Trovi artifact: https://trovi.chameleoncloud.org/dashboard/artifacts/31fc62a4-1996-4719-957e-4c1b4e47b1b6
OpenMCP codebase: https://github.com/AguLeon/OpenMCP
Chameleon User Meeting 2026 slides: https://docs.google.com/presentation/d/1nqtelJHctmnP14360qowXBY6zpfdqBFxY6aXLzmaUQ0/edit?usp=sharing
Upcoming EuroMLSys publication: Agustin Leon, Anup Raj Niroula, and Fraida Fund. 2026. OpenMCP: an open-source self-hosted benchmarking harness for MCP-enabled computer use agents. In The 6th Workshop on Machine Learning and Systems (EuroMLSys '26), April 27–30, 2026, Edinburgh, Scotland UK. ACM, New York, NY, USA, 10 pages. https://doi.org/10.1145/3805621.3807649

Tell us a little bit about yourselves

Photo of Agustin Leon and Anup Niroula Presenting at the Chameleon User Meeting in Boulder, CO on April 15.

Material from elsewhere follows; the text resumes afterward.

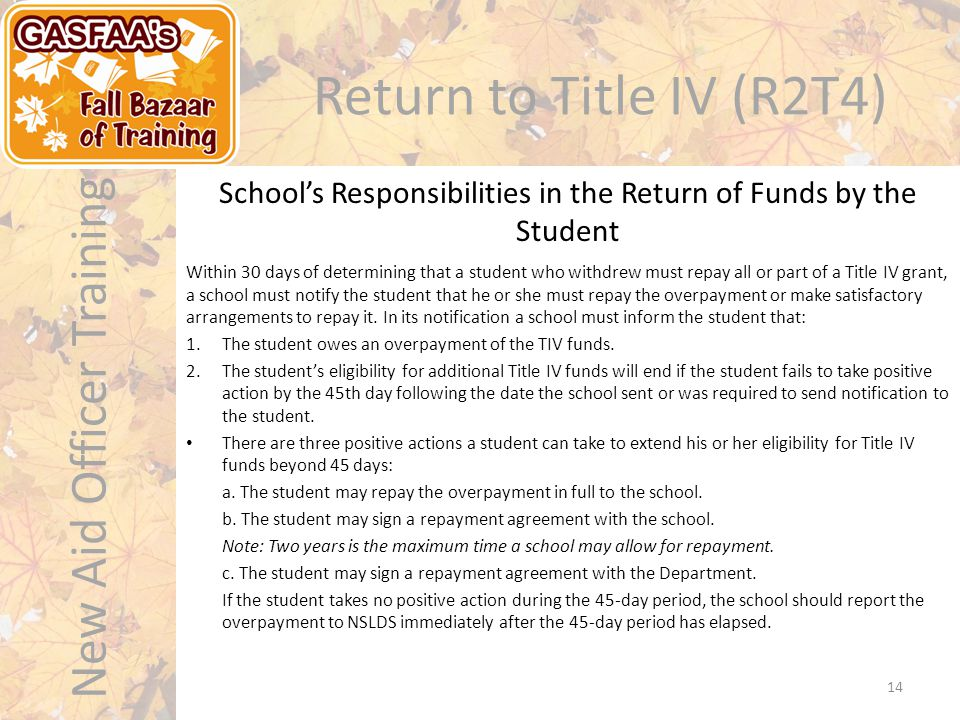New Aid Officer Training Return to Title IV (R2T4) Within 30 days of determining that a student who withdrew must repay all or part of a Title IV grant, a school must notify the student that he or she must repay the overpayment or make satisfactory arrangements to repay it.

We are both Computer Engineering master's students at NYU. Our research interests focus on machine-learning systems, and particularly on the space between "lab ML" — where the model is the only variable that matters — and production ML pipelines that have to be reliable, efficient, and deployable in real settings. Outside of research, we enjoy hiking in the outdoors, and discovering new streets and alleys around New York City.

Most powerful piece of advice for students beginning research?

It doesn't need to be pretty. It needs to work. When you're starting research, it's easy to fall into the perfectionist trap of trying to make code, ideas, and notes flawless from the start. That mentality tends to get you stuck and slows progress. Focus on getting something — anything — done, even if it isn't pretty. Research is an iterative process. You will always have opportunities to reflect, refine, and improve your work along the way. Progress matters more than polish at the start.

How do you stay motivated through a long research project?

Staying consistently motivated across a long project is not really possible, at least not in our experience. What matters is to keep moving when motivation is low. If you feel stuck in a rut, take a break, get some fresh air. Coming back with a clear mind often makes a problem look smaller than it did before, and we have lost count of the number of times a short pause has helped us work through something that seemed impossible an hour earlier.

Then try again. And again. If you focus on the next step and stay consistent, you will make progress, and one day, before you realize it, the project will be done. The satisfaction at the end is hard to match. "Just keep swimming."